Politics

Maneuvers

Former members of the Party of Regions and the Communist Party of Ukraine united in the Verkhovna Rada

Former members of the Party of Regions and the Communist Party of Ukraine united in the Verkhovna Rada
Photo: PHL

Yesterday, Speaker of the Verkhovna Rada Oleksandr Turchynov announced the creation of a new deputy group “For Peace and Stability”. It includes 32 parliamentarians, which is the minimum required number for forming a group that has the rights of a faction. Former members of the Party of Regions faction Vitaliy Hrushevskiy, Yevhen Balytskiy and also Oleksandr Prysyazhnyuk, who together with five deputies abandoned the Communist Party faction, became authorized representatives of the association.
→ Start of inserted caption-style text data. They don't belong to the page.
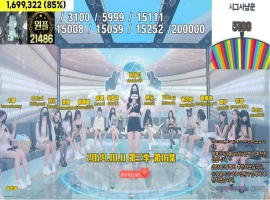 Jinricp 第三季 第16集 签名猎人-轮盘奖励-阿旺资源分享网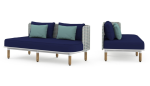 screenshot 20231103 at 11 outdoor furniture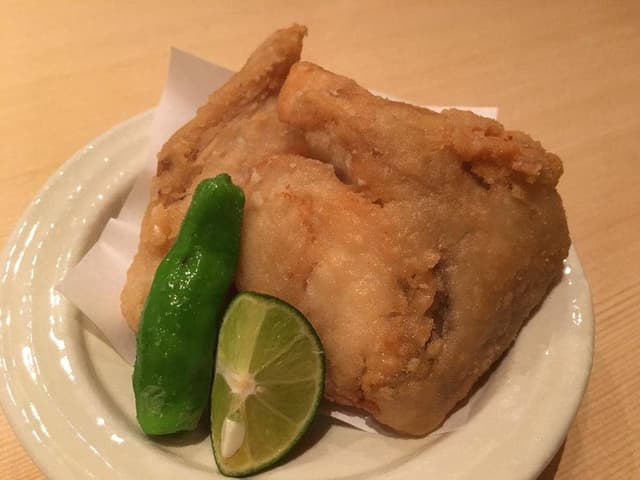 とらふぐ亭 両国店 - サブ画像2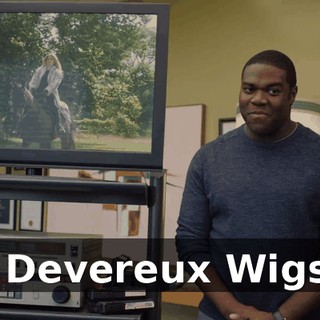 13176b31-f9ba-44a6-ae13-383070395d64.gif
Fellow MPs can only guess as to the policy that the new group will conduct and at whom it will be oriented.

As a faction

Former members of the CPU and majoritarian members of the PoR became the foundation of the new deputy group, the composite of which has not yet officially been made public.
The group members admit that they plan to form a political party to run in the early parliamentary elections on the base of the For Peace and Stability deputy group.

“Yes, this will be a political project,” Hrushevskiy confirmed for journalists at a briefing held yesterday. However, he did not disclose any details about the formation of the party, noting only that the main condition for holding of early parliamentary elections should be the settlement of the situation in Donbas.

According to information that Capital possesses, the formation of the new deputy association that has the rights of a faction began a month ago. The namesake inter-faction association headed by Vitaliy Hrushevskiy with 15 deputies became the basis for its formation. Then one parliamentarian who had already signed his application to join the new group and requested anonymity informed Capital that the faction would not be in opposition to the newly elected President Petro Poroshenko or the Cabinet of Ministers.

Be that as it may, member of the newly formed deputy group Oleksandr Holub told Capital that it is too early to speak about a unified position of the deputies of the association regarding the conditions and nature of collaboration with the government. “There are three centrifugal forces in the group – Hrushevskiy, Balytskiy and Prysyazhnyuk. But our common position is to find the points of contiguity to achieve a truce and mitigate damage to the economy,” assures Holub, who together with the other five deputies on Tuesday abandoned the CPU faction.

They explain their action by their disagreement with the policy of CPU leader Petro Symonenko. However, in response the latter threw the defectors out of the party and accused them of “haggling votes with the government” on the money of businessman Serhiy Kurchenko. “Kurchenko formed this faction and paid huge amounts of money to realize this project in the Verkhovna Rada,” Symonenko told journalists in the corridors of the parliament on Wednesday.

Pool of suppositions

The UDAR and PoR factions also stick to the version of Kurchenko’s involvement in the new association, though they comment on this only on the right of anonymity. The businessman himself denied that he financed the creation of the political project in an interview for the Russian Novaya Gazeta. “I do not personally know Kurchenko, never met with him and did not hold talks with his representatives. Symonenko’s accusations that we are financed by Kurchenko are nonsense,” says Holub.

People’s deputy Oleh Medunitsa (Batkivshchyna party) believes that the new association will be a “faction of Putin”. His colleague in the faction Oleksandr Bryhynets offered another version: the group could have been formed as a new coalition in the event that one of the factions would abandon the existing one with the aim of announcing early parliamentary elections.

Noteworthy is that Hrushevskiy, one of the authorized members of the group, announced his own plan for settling the situation in the eastern part of Ukraine and will present the new association in the Verkhovna Rada in the nearest days.

Today, five factions and three deputy groups with the rights of a faction are registered in the parliament.